**Extracted text:**
>>>>>

Due August 2007 - Part 3

920 replies

loler · 09/03/2007 11:42

Here's to a succuessful new thread!

Link to the old thread just incase!

OP posts:
Are your children’s vaccines up to date?
growingbagpuss · 29/03/2007 20:28

kiteflying - i just re-read your message - i know a couple who went for hypno birthing- never got a chance to try it, the birth was so fast - but both parties think it was because she was so relaxed as she had done all the prep for the hypnobirth and belivved it was going to be pain free - so go for it!!

bananabump · 29/03/2007 23:23

Hi Guys, bit of a rant coming I'm afraid...

I don't know how many of you are first time mums or the first one's in your social circle to get pregnant, but I am in mine, and it's making me feel a bit rubbish lately! Life's really changed since finding out I was pregnant, and it's not even here yet.

My friends are out clubbing and dating, and I feel like a bit of a drag since becoming pregnant, not being able to drink or prepared to spend five hours sober in a smoky club. There are only so many cinema trips and non-alcohol fuels meals out our friendships can take, and I'm so out of touch with who's-dating-who... I get the feeling I'm boring everyone sick about the baby every time I open my mouth, which upsets me as I don't know how you're not supposed to not talk about the biggest thing that's ever happened to you.

<<<<<

**Your tasks:**
A) In the forum thread, what does bananabump say her friends are out doing?
B) Say whether each statement agrees with the forum thread, answering yes or no and quoting the words that decide it: (i) The thread has 920 replies. (ii) The couple growingbagpuss knows had a long birth. (iii) Bananabump is the first in her social circle to get pregnant.
C) Write out the part of the forum thread starting with "growingbagpuss · 29/03/2007" and going on through "go for it!!".

**Material shown:**
>>>>>

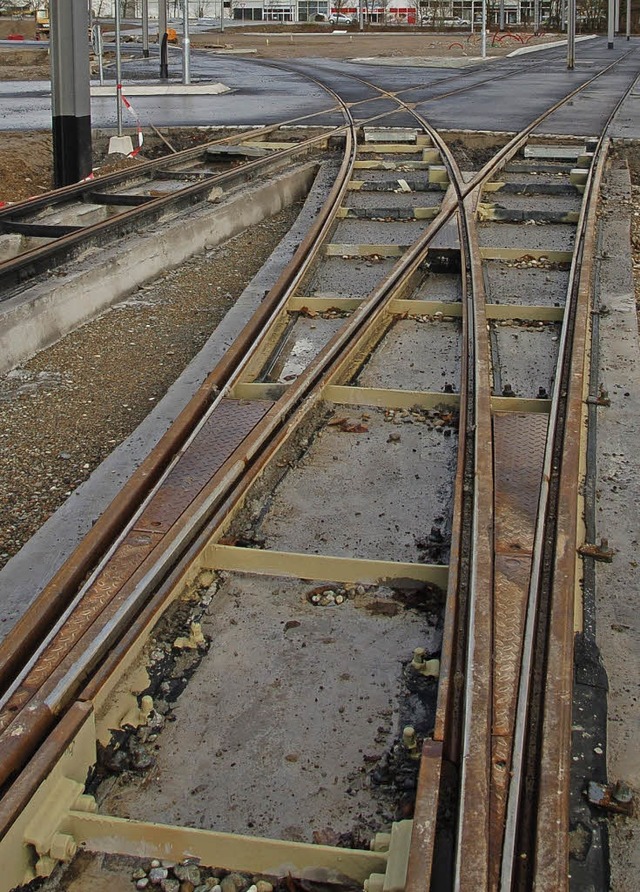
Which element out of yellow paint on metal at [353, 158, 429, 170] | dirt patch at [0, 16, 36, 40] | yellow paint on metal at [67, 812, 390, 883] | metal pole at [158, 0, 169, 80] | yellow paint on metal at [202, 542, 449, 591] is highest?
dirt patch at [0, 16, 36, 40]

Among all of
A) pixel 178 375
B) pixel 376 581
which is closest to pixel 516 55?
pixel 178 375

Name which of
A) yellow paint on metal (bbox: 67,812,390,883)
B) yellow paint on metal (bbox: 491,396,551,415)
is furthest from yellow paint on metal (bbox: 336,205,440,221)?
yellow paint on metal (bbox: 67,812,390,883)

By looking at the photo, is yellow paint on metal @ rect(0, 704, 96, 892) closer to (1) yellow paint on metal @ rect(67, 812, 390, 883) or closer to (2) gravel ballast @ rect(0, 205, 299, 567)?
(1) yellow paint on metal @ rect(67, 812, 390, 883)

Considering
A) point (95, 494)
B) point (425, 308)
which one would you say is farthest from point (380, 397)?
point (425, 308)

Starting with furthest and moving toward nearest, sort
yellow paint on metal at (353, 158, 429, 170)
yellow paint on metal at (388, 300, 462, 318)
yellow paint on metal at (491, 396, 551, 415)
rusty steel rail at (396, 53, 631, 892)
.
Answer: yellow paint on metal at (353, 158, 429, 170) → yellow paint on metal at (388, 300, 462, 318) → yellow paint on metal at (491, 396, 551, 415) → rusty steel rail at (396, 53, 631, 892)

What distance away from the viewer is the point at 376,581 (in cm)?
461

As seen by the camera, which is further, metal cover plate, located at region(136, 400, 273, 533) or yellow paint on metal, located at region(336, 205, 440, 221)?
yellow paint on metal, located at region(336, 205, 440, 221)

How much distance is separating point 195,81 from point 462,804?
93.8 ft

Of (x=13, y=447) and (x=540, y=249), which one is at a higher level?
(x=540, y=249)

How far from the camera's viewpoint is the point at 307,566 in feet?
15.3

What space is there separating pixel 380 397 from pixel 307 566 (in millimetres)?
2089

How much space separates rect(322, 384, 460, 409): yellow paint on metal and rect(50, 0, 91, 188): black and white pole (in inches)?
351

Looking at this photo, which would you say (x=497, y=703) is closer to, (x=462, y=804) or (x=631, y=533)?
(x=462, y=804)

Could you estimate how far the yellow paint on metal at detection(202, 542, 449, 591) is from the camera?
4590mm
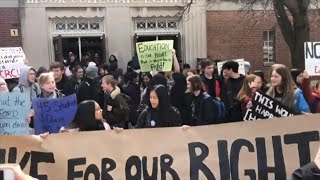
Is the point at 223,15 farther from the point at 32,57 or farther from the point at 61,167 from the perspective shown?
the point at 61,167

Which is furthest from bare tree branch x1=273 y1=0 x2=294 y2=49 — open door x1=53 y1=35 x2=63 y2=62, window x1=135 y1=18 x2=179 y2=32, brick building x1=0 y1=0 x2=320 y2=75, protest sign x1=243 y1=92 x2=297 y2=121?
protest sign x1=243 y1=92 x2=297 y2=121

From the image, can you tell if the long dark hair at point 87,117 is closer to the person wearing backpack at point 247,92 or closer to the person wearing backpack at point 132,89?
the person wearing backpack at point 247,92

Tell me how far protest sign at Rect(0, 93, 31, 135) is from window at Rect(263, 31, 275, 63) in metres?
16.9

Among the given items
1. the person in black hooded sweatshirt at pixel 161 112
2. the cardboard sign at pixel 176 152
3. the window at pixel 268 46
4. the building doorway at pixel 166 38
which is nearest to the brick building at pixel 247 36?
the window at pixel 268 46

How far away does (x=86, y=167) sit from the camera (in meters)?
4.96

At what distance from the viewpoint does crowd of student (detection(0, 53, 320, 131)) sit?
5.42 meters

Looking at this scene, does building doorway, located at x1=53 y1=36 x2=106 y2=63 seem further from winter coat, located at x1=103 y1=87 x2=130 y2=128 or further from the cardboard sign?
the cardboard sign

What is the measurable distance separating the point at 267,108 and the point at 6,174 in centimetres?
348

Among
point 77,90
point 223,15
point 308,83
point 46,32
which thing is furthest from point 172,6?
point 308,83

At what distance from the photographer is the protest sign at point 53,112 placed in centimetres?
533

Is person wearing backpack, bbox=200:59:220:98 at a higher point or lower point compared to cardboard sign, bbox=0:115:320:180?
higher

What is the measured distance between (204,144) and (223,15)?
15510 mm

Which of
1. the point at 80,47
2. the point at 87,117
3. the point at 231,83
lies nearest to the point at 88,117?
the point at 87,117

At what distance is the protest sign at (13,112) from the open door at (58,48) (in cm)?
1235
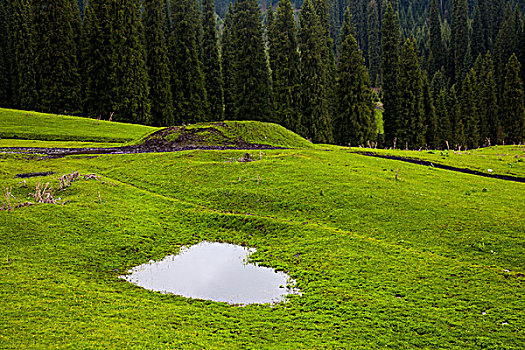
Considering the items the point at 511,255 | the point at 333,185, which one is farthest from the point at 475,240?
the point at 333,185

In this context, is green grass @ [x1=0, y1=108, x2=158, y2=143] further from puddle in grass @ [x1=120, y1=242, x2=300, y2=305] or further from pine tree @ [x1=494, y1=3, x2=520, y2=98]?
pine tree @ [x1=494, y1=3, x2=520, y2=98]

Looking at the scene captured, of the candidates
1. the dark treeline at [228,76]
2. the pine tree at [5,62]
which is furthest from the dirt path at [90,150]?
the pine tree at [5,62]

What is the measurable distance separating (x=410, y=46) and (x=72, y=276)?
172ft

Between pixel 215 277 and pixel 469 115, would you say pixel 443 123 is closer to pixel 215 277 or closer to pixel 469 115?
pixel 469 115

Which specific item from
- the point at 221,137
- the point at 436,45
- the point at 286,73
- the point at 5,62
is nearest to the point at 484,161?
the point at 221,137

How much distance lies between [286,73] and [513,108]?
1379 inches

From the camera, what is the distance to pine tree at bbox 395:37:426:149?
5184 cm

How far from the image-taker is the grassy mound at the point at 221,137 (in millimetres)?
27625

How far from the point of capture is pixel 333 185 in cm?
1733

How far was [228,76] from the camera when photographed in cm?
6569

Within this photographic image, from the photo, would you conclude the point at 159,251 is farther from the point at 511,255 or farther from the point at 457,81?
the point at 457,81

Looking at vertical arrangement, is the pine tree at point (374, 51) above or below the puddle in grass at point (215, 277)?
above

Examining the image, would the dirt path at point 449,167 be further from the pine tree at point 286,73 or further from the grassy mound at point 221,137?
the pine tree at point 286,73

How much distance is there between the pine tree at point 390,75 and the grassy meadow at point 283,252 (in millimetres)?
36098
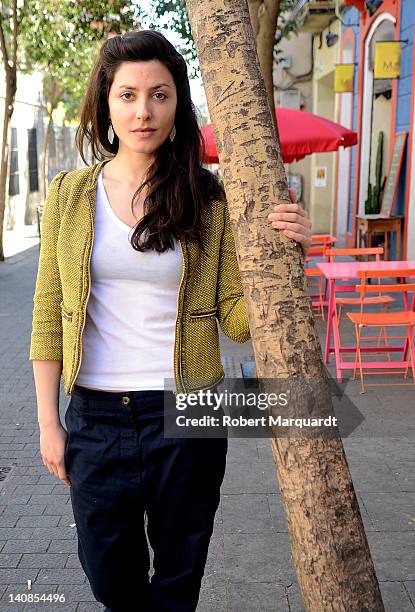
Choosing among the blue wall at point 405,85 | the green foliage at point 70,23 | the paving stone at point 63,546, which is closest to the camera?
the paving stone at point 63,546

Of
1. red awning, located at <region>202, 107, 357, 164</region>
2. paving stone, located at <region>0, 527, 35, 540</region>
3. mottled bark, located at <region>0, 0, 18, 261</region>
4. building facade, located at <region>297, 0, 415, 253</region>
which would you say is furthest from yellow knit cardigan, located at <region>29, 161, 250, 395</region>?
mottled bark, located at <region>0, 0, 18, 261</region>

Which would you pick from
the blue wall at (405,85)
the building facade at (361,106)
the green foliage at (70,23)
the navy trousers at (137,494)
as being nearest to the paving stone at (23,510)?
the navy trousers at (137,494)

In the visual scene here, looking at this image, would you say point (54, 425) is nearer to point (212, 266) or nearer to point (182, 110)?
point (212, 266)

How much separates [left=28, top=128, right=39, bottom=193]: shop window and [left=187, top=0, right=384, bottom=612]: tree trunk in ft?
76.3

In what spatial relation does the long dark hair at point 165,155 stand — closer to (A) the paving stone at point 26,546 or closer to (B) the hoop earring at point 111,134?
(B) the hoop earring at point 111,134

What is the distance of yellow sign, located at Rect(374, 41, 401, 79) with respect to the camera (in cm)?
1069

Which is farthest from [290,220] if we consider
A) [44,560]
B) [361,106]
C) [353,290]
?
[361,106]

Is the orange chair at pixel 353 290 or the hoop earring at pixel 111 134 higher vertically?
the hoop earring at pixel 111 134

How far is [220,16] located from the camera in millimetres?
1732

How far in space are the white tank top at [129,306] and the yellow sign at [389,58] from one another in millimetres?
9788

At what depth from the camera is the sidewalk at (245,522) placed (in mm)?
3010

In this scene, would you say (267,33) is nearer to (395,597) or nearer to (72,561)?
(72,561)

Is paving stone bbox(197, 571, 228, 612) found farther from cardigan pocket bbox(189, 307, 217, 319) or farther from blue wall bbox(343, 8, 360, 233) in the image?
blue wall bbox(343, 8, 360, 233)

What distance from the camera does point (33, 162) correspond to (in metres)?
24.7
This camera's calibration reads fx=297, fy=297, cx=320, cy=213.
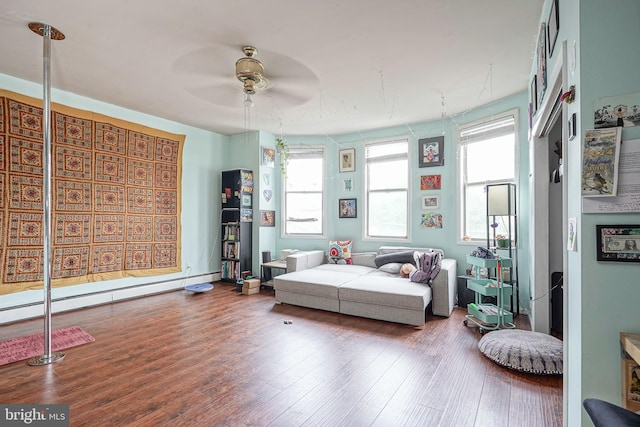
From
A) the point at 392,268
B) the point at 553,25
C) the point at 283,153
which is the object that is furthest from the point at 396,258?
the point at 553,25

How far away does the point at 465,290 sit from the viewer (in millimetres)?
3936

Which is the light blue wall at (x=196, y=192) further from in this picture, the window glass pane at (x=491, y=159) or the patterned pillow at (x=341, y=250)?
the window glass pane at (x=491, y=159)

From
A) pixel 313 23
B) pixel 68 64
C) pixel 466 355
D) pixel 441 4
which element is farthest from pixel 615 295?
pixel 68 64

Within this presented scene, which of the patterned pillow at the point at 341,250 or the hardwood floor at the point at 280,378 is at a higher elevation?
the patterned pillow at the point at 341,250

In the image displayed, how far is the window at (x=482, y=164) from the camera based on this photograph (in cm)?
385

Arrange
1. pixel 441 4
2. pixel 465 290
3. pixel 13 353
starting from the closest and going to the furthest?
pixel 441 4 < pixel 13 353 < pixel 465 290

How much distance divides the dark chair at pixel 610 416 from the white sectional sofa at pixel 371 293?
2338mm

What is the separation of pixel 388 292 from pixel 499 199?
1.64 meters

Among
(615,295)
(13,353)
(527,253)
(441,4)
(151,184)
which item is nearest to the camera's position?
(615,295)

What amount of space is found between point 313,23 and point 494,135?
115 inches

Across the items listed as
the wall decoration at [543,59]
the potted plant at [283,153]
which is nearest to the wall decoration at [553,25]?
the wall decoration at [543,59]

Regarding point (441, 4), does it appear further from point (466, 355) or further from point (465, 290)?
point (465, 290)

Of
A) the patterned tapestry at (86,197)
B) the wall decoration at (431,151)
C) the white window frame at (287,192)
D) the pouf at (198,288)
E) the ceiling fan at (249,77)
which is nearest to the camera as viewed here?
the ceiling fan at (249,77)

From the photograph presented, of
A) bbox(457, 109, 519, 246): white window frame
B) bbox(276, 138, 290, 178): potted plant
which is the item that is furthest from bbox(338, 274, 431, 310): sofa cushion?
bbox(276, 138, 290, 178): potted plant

<<<<<

**Outputs for the tasks:**
A) Clubbing and dating.

B)
(i) Yes: "920 replies"
(ii) No: "the birth was so fast"
(iii) Yes: "I don't know how many of you are first time mums or the first one's in your social circle to get pregnant, but I am in mine"

C)
growingbagpuss · 29/03/2007 20:28

kiteflying - i just re-read your message - i know a couple who went for hypno birthing- never got a chance to try it, the birth was so fast - but both parties think it was because she was so relaxed as she had done all the prep for the hypnobirth and belivved it was going to be pain free - so go for it!!